GOAL OF THE EXERCISE: Nothing outside the stretch is wanted. Repeat exactly the lines of the listing below from the one that contains "Houston-area construction, energy-sector" through the one that contains "international baccalaureate diploma program ly", both ends included.

EXCERPTED DATA:
- - - - - - -

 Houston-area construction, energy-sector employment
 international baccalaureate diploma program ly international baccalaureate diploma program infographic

- - - - - - -

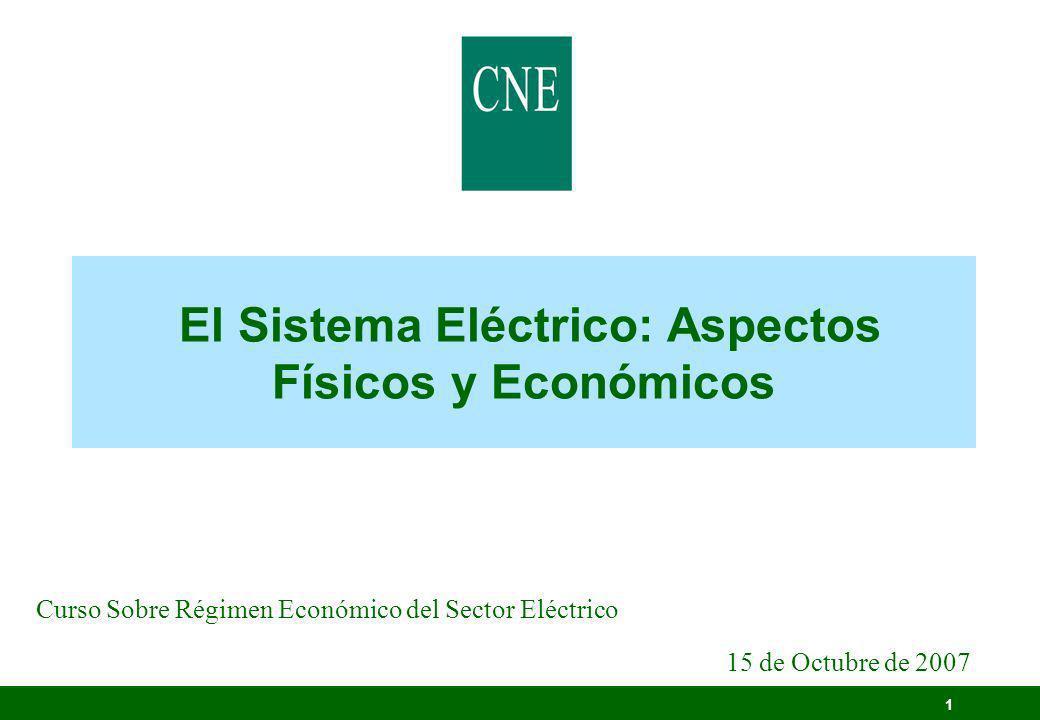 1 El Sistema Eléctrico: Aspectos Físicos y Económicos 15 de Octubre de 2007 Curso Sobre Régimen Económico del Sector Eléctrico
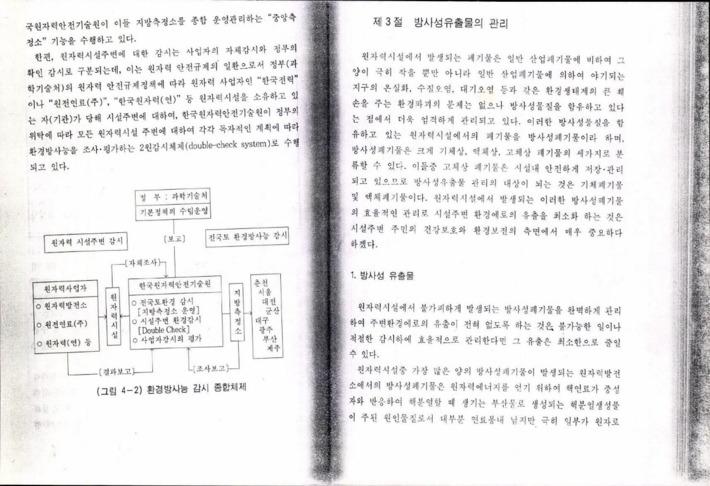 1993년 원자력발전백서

- - - - - - -

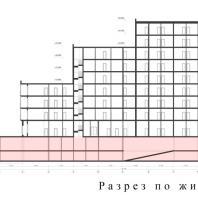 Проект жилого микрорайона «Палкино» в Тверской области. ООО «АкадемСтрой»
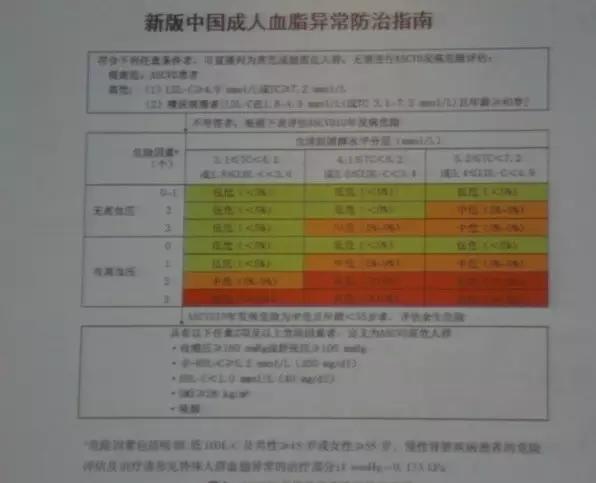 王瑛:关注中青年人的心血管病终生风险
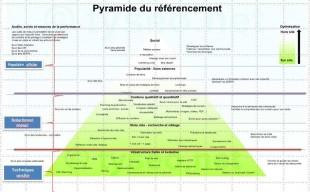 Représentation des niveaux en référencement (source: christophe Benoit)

- - - - - - -

RESULT OF THE EXERCISE:
 Houston-area construction, energy-sector employment
 international baccalaureate diploma program ly international baccalaureate diploma program infographic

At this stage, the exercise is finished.